WASHINGTON, D.C. -

The American Bankers Association. American Financial Services Association and the Consumer Bankers Association represented half of the industry groups that sent a letter on Sunday to the Securities and Exchange Commission (SEC) to delay implementation of the Current Expected Credit Loss (CECL) accounting standards.

To recap, the Financial Accounting Standards Board (FASB) is looking to ensure that financial institutions have solid measures in place to ensure they have appropriate reserves for any future losses based on the life of each auto loan. As a result, the board instituted its new Current Expected Credit Loss model (CECL).

The new model will require higher levels of loan loss reserves and lead to changes in lending practices and portfolio management. It will also require a significant amount of data capture, analysis and modeling to meet the implementation deadline.

In light of the coronavirus pandemic, a total of six industry associations urged SEC chairman Jay Clayton to use his ability that ensures the pause to CECL implementation should remain in effect at least through 2023.

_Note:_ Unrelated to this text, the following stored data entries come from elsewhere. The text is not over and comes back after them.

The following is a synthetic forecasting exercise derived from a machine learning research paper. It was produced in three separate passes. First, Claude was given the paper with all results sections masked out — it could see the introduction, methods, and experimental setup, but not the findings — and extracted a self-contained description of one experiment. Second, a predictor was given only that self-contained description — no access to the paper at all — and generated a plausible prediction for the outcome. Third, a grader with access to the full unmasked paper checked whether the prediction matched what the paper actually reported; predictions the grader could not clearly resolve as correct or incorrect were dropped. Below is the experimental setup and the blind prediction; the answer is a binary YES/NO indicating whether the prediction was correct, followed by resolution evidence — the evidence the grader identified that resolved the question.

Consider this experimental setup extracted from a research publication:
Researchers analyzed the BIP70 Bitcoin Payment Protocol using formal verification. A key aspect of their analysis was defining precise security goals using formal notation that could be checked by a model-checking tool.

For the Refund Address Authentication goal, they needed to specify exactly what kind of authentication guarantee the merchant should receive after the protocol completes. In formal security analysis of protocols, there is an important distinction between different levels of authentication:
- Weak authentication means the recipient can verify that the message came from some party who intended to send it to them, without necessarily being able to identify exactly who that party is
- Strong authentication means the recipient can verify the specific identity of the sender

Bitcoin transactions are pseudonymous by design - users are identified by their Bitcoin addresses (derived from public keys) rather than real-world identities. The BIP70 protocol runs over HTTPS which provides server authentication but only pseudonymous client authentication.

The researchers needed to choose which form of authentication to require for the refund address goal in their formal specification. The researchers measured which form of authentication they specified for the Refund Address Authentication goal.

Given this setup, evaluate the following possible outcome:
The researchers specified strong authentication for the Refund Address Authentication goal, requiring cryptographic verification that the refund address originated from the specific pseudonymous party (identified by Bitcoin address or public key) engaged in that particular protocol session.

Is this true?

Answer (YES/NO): NO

“In this moment of great uncertainty, America’s banks stand ready to support our customers, small businesses and companies in the communities that we serve. To best address these challenges we face today, banks must devote their full attention to their core business functions and be able to lend and meet their customer and community needs. To that end, we write in support of both proposed congressional legislation and the FDIC’s letter to the Financial Accounting Standards Board (FASB) that call for delaying the current expected credit loss (“CECL”) accounting standard and allowing banks now subject to CECL to opt out of the standard,” the associations’ letter began.

"COVID-19 has caused ‘sudden and significant changes in the economy over just the past several days and the uncertainty of future economic forecasts’ and all responses to it require flexibility because ‘the pandemic and rapidly evolving measures to confront these risks make certain allowance assessment factors potentially more speculative and less reliable at this time,’ according to the FDIC’s March 19 letter. The focus and efforts of banks, as it is for our government, should be targeted on supporting the economy and we should not be subject to incentives that constrain our ability to lend and help to restore our communities during these troubled times,” they went on to say in the letter.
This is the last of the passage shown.